A decisive factor for obtaining a good result during the high-pressure treatment is that the substance is maintained under a sufficiently high pressure for a sufficiently long period of time. The pressure and the holding time are chosen in dependence on the properties of the substance to be treated, and the general rule is that the higher the pressure and the longer the holding time, the better the result. Further, the rule applies, within certain limits, that if the holding time is extended, the pressure can be reduced and vice versa. Daring treatment of fruit juices, the pressure is usually set a 1,000-15,000 bar and the holding time can vary between a few seconds and some 10 to 30 minutes.
During high-pressure treatment of liquid substances, a so-called pressure intensifier is used.

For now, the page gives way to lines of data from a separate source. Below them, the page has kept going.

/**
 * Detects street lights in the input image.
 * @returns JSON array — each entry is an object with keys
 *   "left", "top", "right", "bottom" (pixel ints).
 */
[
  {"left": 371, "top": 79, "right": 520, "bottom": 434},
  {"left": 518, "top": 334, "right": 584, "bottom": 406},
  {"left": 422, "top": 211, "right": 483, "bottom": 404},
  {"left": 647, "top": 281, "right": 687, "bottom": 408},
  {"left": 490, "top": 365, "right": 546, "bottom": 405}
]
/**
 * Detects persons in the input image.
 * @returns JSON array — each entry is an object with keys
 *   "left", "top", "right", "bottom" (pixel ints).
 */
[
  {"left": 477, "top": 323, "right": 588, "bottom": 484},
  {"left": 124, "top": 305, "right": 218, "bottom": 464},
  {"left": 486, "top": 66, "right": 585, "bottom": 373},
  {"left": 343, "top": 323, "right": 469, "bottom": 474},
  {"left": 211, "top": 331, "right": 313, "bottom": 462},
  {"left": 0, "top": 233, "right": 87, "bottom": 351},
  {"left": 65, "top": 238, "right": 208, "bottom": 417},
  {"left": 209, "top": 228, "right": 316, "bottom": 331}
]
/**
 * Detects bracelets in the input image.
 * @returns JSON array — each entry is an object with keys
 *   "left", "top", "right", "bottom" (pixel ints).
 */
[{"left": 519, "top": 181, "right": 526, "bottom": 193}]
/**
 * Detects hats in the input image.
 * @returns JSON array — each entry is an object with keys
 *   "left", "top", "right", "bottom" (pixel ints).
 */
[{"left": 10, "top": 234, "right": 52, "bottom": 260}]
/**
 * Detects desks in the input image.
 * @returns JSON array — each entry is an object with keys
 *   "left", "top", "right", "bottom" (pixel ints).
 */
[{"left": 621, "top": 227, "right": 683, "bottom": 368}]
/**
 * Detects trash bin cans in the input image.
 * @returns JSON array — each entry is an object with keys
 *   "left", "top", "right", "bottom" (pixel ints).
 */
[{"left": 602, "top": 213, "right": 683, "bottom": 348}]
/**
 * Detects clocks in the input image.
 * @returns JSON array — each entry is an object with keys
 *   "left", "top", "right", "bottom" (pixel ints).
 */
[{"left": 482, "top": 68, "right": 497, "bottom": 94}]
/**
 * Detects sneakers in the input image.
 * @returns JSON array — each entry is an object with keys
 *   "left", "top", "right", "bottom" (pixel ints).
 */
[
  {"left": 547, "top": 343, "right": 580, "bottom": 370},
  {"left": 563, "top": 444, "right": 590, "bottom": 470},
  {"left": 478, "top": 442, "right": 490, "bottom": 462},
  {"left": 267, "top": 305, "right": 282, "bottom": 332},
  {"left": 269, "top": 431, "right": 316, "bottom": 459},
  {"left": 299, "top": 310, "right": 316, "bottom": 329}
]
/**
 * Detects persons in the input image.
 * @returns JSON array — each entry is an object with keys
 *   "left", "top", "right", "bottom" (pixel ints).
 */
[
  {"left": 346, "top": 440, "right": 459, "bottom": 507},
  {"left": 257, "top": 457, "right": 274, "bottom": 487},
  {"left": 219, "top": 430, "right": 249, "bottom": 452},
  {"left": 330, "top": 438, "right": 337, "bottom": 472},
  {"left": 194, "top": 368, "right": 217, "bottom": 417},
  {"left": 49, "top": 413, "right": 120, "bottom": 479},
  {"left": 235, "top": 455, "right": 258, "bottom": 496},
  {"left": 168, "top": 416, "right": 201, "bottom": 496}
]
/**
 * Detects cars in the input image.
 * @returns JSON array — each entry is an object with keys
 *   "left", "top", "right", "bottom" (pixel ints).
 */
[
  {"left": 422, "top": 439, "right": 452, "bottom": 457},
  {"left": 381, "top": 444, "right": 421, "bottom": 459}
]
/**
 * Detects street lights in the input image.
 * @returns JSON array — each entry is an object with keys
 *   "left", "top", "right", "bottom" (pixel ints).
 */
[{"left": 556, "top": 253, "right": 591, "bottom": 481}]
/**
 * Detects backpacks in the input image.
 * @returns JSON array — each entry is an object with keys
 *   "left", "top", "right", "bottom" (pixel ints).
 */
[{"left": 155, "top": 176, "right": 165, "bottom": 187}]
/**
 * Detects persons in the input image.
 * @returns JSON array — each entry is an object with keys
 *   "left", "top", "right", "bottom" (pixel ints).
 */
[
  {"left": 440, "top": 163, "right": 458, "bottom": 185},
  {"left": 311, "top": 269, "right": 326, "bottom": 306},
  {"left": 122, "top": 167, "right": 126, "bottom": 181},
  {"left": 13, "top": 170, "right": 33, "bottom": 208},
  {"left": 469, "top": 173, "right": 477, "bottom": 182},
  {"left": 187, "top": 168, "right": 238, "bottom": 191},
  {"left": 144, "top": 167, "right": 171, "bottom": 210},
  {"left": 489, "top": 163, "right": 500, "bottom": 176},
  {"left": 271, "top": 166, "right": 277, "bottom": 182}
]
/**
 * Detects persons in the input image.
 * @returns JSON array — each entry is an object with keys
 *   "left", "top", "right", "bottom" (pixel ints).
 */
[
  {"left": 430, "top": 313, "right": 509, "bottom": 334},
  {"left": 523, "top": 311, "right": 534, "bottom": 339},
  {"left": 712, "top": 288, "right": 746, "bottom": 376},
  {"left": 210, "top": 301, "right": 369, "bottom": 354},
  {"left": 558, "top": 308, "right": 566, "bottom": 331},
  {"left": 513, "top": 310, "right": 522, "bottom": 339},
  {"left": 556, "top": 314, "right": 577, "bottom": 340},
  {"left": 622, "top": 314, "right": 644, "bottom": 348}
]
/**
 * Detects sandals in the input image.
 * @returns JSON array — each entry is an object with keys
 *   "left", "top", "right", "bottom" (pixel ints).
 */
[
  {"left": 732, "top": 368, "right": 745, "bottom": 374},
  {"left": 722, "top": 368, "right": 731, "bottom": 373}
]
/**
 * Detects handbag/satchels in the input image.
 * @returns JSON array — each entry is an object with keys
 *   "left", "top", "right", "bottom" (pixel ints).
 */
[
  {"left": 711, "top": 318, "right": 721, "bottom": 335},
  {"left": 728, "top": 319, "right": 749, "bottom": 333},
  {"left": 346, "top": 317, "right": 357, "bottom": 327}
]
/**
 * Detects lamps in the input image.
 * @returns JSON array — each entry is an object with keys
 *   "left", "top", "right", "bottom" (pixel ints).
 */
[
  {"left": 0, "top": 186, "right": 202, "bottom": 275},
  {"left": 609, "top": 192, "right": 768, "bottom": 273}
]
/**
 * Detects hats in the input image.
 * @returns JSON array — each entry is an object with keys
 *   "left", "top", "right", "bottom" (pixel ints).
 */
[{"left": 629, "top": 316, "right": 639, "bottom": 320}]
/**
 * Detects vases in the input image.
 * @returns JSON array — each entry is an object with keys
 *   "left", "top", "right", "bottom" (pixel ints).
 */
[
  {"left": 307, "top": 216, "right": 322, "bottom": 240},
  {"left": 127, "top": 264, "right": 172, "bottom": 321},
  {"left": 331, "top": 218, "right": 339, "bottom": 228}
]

By pressure intensifier is meant here a device which has a high-pressure chamber in which the substance to be treated is pressurized. The pressurization can be accomplished, for example, by designing one of the end walls of the high-pressure chamber as a high-pressure piston with a certain area, which is insertable into the high-pressure chamber. Outside of the high-pressure chamber this piston is secured to a low-pressure piston with a larger area, arranged in a low-pressure chamber. By supplying a certain pressure to the low-pressure piston, for example hydraulically, a higher pressure is thus obtained inside the high-pressure chamber.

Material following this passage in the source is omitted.